- Texto extraído

-*-

Entre 2011 e 2012, ocorreu um dos surtos mais graves já registrados nos EUA, envolvendo melões cantalupe contaminados com Listeria monocytogenes e que levou 33 pessoas à morte e pelo menos 145 ficaram doentes. Já comentamos sobre isso neste post: http://artywebdesigner.com.br/produtores-de-melao-processam-o-auditor-que-os-aprovou-com-nota-superior/
Muitos de vocês devem estar perguntando que fim levou o caso. A empresa que produziu os melões contaminados, a Jensen Farms, era certificada em segurança de alimentos, num esquema chamado Primus, que hoje é reconhecido pelo GFSI como sendo um esquema aprovado para a agricultura e processamento de produtos perecíveis de origem vegetal, entre outras categorias. A auditoria ocorreu em 25/07/2011, e a Jensen obteve uma nota de 96%, considerado um ranking de desempenho superior. Como uma empresa que foi aprovada com tal graduação pode ter liberado produtos “mortais” no mercado?
O próprio advogado que representa o proprietário do esquema Primus concorda que esta nota parece improvável, porque “todo mundo conhece a realidade da agricultura e da indústria alimentícia, e 96% de resultado não é exatamente muito condizente”.
As vítimas processaram a Jensen, como é óbvio, e desta vez, a Primus e o auditor que participou da certificação não escaparão das consequências. É comum usar como defesa o argumento de que a auditoria é amostral e que os auditores não podem ser corresponsáveis, mas durante a investigação pelo FDA, não conformidades graves foram levantadas nas instalações da Jensen, entre elas: condensação e gotejamento nas câmaras frigoríficas; drenagem insuficiente na área produtiva, com acúmulo de água e resíduos próximo aos equipamentos de processo; projeto sanitário inadequado, com equipamentos difíceis de serem higienizados e que não atendiam minimamente aos critérios determinados pelo FDA; e a água usada para a lavagem dos melões não era tratada, ou seja, não era clorada ou não passava por nenhum outro método para garantir a qualidade microbiana. O FDA considerou crítica a ausência do tratamento antimicrobiano da água. Segundo um dos especialistas do órgão, era de se esperar que qualquer auditor checasse a questão da potabilidade da água, absolutamente essencial para a higienização das frutas, e que considerasse a auditoria encerrada e a certificação não recomendada, caso encontrasse algum desvio neste ponto. As regras de segurança de alimentos estabelecidas nos códigos do FDA não foram respeitadas pela Jensen.
O fato de que as condições da empresa eram claramente inadequadas e que requisitos legais relevantes não eram cumpridos é que foi o fator crucial para que o auditor fosse arrolado no processo contra a Jensen. O auditor chegou a apontar não conformidades, mas pontos fundamentais foram deixados de lado. A Jensen deveria ter sido reprovada na auditoria. Até então, nos EUA, nenhum auditor tinha sido processado ou envolvido nos casos de surtos. O caso ainda não está totalmente encerrado.
Tudo isso abalou a fé nos esquemas de certificação de terceira parte. O presidente de um dos maiores laboratórios de segurança de alimentos dos EUA lançou um comentário bastante polêmico sobre o caso: “Até que ponto podemos confiar em certificações privadas e em auditores de segurança de alimentos, se a própria empresa escolhe a certificadora, a data da auditoria e ainda paga pela sua inspeção e certificação?”. Certificações são muito positivas, mas não são a resolução de todos os problemas e nem a garantia absoluta de segurança dos alimentos. Talvez este caso sirva de lição para que as certificadoras sejam ainda mais rigorosas, e os auditores sejam melhor selecionados e preparados para enfrentar esta responsabilidade. A fiscalização por parte do governo também deveria ser muito mais ampla e aprofundada. Pelo menos aqui no Brasil, infelizmente, vemos com certa frequência empresas que possuem o alvará sanitário em dia, mas que não cumprem minimamente os requisitos legais determinados pela ANVISA, e às vezes nunca nem sequer foram inspecionadas. O que você, leitor, pensa disto tudo?

-*-

- Dados do exercício
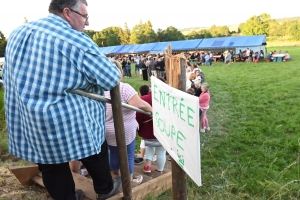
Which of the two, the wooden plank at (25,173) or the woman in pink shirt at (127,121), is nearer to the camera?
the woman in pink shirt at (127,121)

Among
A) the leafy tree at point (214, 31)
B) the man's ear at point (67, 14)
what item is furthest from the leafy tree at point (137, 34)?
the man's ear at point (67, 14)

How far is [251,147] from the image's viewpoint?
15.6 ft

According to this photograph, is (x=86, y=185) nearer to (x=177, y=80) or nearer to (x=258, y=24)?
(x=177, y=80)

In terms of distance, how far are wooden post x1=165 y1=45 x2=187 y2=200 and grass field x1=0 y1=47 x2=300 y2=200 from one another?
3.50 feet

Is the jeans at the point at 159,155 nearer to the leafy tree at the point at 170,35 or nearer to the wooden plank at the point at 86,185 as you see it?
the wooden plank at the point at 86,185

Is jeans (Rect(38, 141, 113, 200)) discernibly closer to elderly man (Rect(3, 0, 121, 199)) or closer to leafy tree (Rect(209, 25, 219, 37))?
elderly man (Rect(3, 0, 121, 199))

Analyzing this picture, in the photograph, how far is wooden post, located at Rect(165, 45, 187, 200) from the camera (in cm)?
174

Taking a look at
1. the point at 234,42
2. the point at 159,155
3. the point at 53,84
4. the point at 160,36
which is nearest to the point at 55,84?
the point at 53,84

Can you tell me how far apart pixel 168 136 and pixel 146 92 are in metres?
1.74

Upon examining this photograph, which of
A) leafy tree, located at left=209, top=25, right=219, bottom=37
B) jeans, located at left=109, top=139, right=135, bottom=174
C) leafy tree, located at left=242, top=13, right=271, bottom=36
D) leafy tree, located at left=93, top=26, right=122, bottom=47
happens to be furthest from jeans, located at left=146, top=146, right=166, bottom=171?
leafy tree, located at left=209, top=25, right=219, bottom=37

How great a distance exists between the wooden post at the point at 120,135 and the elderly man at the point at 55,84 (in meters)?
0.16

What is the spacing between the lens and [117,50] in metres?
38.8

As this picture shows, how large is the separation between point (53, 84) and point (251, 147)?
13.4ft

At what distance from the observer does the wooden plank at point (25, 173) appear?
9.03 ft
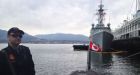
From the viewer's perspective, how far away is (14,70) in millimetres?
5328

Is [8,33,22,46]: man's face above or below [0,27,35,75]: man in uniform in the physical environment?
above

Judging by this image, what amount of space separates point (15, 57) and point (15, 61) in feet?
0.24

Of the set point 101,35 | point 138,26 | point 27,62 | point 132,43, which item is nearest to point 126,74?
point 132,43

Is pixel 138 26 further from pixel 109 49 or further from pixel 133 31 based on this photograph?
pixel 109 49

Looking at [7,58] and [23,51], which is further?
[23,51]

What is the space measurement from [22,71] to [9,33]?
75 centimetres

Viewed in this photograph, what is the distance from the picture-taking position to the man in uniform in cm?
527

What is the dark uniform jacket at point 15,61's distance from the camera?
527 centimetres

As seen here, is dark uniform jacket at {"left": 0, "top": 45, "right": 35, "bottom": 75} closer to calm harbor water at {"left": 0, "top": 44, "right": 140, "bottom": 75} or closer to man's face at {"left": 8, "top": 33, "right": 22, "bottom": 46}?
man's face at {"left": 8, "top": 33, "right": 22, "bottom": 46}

-*-

- Tarefa 1
Responda sobre o texto do surto de listeria nos melões:
(a) Quantas pessoas morreram no surto?
(b) Que nota a Jensen Farms obteve na auditoria de 25/07/2011?
(c) Que ausência o FDA considerou crítica?
- Tarefa 2
Transcreva do texto do surto de listeria nos melões o trecho que começa nas palavras "O fato de que" e termina depois das palavras "está totalmente encerrado.".
- Tarefa 3
Liste todas as não conformidades graves que, segundo o texto do surto de listeria nos melões, foram levantadas pelo FDA nas instalações da Jensen.
Responda com base somente no texto.

- Resposta 1
(a) 33 pessoas.
(b) 96%.
(c) A ausência do tratamento antimicrobiano da água.

- Resposta 2
O fato de que as condições da empresa eram claramente inadequadas e que requisitos legais relevantes não eram cumpridos é que foi o fator crucial para que o auditor fosse arrolado no processo contra a Jensen. O auditor chegou a apontar não conformidades, mas pontos fundamentais foram deixados de lado. A Jensen deveria ter sido reprovada na auditoria. Até então, nos EUA, nenhum auditor tinha sido processado ou envolvido nos casos de surtos. O caso ainda não está totalmente encerrado.

- Resposta 3
- Condensação e gotejamento nas câmaras frigoríficas
- Drenagem insuficiente na área produtiva, com acúmulo de água e resíduos próximo aos equipamentos de processo
- Projeto sanitário inadequado, com equipamentos difíceis de serem higienizados e que não atendiam minimamente aos critérios determinados pelo FDA
- Água usada para a lavagem dos melões sem tratamento, isto é, não clorada e sem nenhum outro método para garantir a qualidade microbiana